第4節
私はこの作品を、野間宏『真空地帯』、大岡昇平『俘虜記』『野火』、梅崎春生『桜島』など、戦争・軍隊を描いた小説として戦後文学史に名高い作品と比較した。そして野間ら戦後派と呼ばれる作家達の作品が、「概してスタティックな小世界における個人の心理を叙述しており、その心理は虚無意識や諦観などによって特殊に限定された思念の枠の中に閉ざされている。社会的な広がりや人間相互の有機的なダイナミズムに欠けていた」、さらに「戦後派の作品では、主人公や登場人物が、表れ方には違いがあっても、戦争や軍隊組織という巨悪の前に、既に抵抗精神を失って一種の諦念の内にいるため、この作品(『人間の條件』)のようなリアルな描出や告発ができないのだ」と書いた。そして『人間の條件』については、「梶という主人公の内面の苦悩をリアルに描写しながらも、それが閉塞状況に陥らず、彼を取り巻く社会的な諸状況、人間関係と有機的に連結されている」、「この主人公のような意志的な主人公は日本文学のなかでは珍しいのではないか。しかもその意志の方向が近代的ヒューマニズムにあるという例は。」、「思念の中ではなく、それを阻む社会的現実に向き合っての実際行動において人間的であろうとする主人公というのも、これまた日本文学のなかでは稀有な例だと思われる」と書いた。
その後、五味川が関東軍体験を『人間の條件』より虚構を少なくして書いたと思われる『虚構の大義ー関東軍私記』を読んでいて、五味川文学においては主人公の意志性、主体性の強さが際立つという印象を改めて抱いた。そこで『人間の條件』の主人公梶と、前記の戦後派の諸作の主人公の主体性の状況を、叙述に即して検討、比較してみようと思い立った。
先ず、野間宏の『真空地帯』から始めよう。
『真空地帯』の主人公は木谷上等兵だ。彼は落ちていた上級者の金入れを拾って、出来心でそれを着服したのだが、軍法会議の過程で、遊興費を得るために計画的に金入れを盗んだとされ、さらに軍の機密の漏洩、反軍思想を断罪され、陸軍刑務所に二年間服役した後、所属中隊に帰ってくる。ここでこの物語の骨格をなす木谷の事件の概要を記しておこう。

####

指示内容 a
ページ本文のうち、「その後、五味川が関東軍体験を」から「比較してみようと思い立った。」までを一字一句違えずに書き写してください。

####

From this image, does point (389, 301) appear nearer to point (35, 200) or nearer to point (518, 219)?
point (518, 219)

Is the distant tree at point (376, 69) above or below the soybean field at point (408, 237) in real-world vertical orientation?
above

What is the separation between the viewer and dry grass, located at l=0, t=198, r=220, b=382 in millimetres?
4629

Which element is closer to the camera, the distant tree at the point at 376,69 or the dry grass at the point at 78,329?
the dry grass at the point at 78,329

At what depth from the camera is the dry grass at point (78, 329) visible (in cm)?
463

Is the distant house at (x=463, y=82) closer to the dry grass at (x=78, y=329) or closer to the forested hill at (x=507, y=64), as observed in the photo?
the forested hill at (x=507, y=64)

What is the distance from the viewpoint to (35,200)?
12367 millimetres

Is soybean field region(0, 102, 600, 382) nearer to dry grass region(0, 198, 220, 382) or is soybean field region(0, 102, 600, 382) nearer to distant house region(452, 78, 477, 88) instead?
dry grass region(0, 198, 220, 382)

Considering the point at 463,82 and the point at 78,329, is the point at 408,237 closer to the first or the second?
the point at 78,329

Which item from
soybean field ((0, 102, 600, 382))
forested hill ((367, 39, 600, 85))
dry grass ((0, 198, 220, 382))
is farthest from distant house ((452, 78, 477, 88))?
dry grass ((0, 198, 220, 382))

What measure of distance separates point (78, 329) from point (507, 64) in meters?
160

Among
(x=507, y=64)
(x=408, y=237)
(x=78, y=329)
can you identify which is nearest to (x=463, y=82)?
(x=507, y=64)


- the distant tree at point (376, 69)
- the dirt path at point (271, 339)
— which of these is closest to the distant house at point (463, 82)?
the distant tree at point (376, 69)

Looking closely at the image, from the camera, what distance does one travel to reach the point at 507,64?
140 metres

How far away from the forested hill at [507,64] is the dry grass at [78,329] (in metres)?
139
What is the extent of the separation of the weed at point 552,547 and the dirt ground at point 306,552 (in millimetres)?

####

指示内容 b
ページ本文の後に並ぶ行について、最初の行から「12367 millimetres」を含む行までを、両端の行も含めて一字一句違えずに引用してください。

完成解答 a
その後、五味川が関東軍体験を『人間の條件』より虚構を少なくして書いたと思われる『虚構の大義ー関東軍私記』を読んでいて、五味川文学においては主人公の意志性、主体性の強さが際立つという印象を改めて抱いた。そこで『人間の條件』の主人公梶と、前記の戦後派の諸作の主人公の主体性の状況を、叙述に即して検討、比較してみようと思い立った。

完成解答 b
From this image, does point (389, 301) appear nearer to point (35, 200) or nearer to point (518, 219)?
point (518, 219)

Is the distant tree at point (376, 69) above or below the soybean field at point (408, 237) in real-world vertical orientation?
above

What is the separation between the viewer and dry grass, located at l=0, t=198, r=220, b=382 in millimetres?
4629

Which element is closer to the camera, the distant tree at the point at 376,69 or the dry grass at the point at 78,329?
the dry grass at the point at 78,329

At what depth from the camera is the dry grass at point (78, 329) visible (in cm)?
463

Is the distant house at (x=463, y=82) closer to the dry grass at (x=78, y=329) or closer to the forested hill at (x=507, y=64), as observed in the photo?
the forested hill at (x=507, y=64)

What is the distance from the viewpoint to (35,200)?
12367 millimetres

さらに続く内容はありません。